Could Ketamine Cure Tinnitus?
I entered a clinical trial to see if ketamine would stop the constant ringing in my left ear. The catch? I'd have to spend 90 minutes, while tripping, completely immobile in an MRI.

The call to clinical trial, after two years of a high-pitched ringing in my left ear, came via an Instagram ad. Would I be willing to be a data point in a study at Columbia University by lying still in an MRI for ninety minutes, on two separate occasions, if it meant the possibility of quieting my tinnitus? Oh, and during one of those sessions, would I be willing to have ketamine, the dissociative anesthesia with hallucinogenic properties—also known by club kids as special K, super K, and vitamin K—injected into my veins?
It had been nearly four decades since I’d ingested anything hallucinogenic into my body. I’d both enjoyed the wild glimpses into my subconscious back then and was also perfectly content to leave such doors-of-perception explorations in the past. At the same time, by that point, I had nothing to lose.

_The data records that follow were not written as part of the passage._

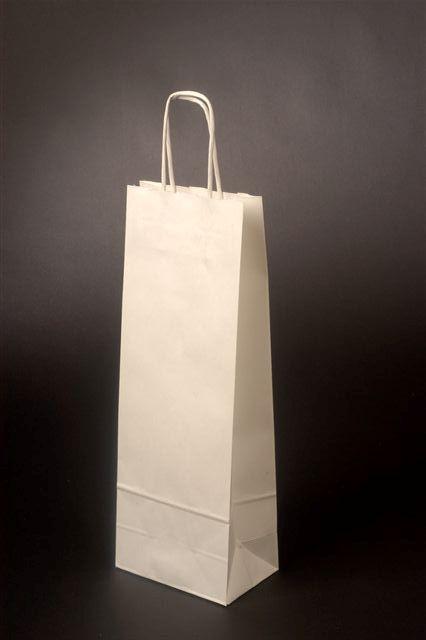 Papírové tašky o rozměru 150 x 80 x 400 mm, bílá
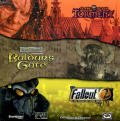 Planescape: Torment/Forgotten Realms: Baldur's Gate/AD&D: Fallout 2 (PC)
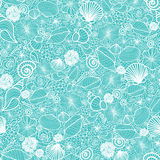 Blue seashells line art seamless pattern Royalty Free Stock Photos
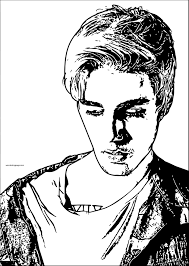 justin bieber coloring pages to print coloring page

While my hearing loss allows me to sleep through all of the aural, nocturnal assaults of city life—honking horns, loud music, the beep of a truck backing up, a loud drunken argument on the sidewalk at 2 am—my tinnitus is often loud enough to wake me up. It makes it difficult to concentrate, hear, read, write, converse, enjoy a quiet moment with my morning coffee. Plus I was curious about the whole ketamine part, having heard of several friends and acquaintances who’d found life-altering, mood-restoring relief of chronic depression via ketamine infusions. What would it do for my tinnitus? How would it do this?
I clicked on the link on the ad, emailed the researchers, and offered my body and ears to science.
“It isn’t your ear causing your tinnitus,” Dr. Diana Martinez, the psychiatrist leading the study, explained to me the day we met, as she was taking my vitals and a few vials of blood. It’s my brain, which compensates for damage to cochlear cells by filling in moments of silence with the high-pitched sound. (The video below is a good explainer.)
How did I get this tinnitus-causing damage to the cochlear cells of my ear? Who the hell knows, but I have several worthy candidates. There was the toddler who screamed in my left ear in that enclosed car at the Wellfleet drive-in in the mid-70s, bursting my eardrum; a particularly loud David Bowie concert back in the mid-80s; the bomb that went off in my face in Afghanistan back in 1989, causing temporary hearing loss; my nearly complete loss of hearing to Covid; and the Covid vaccine, which has been linked to the sudden onset of tinnitus.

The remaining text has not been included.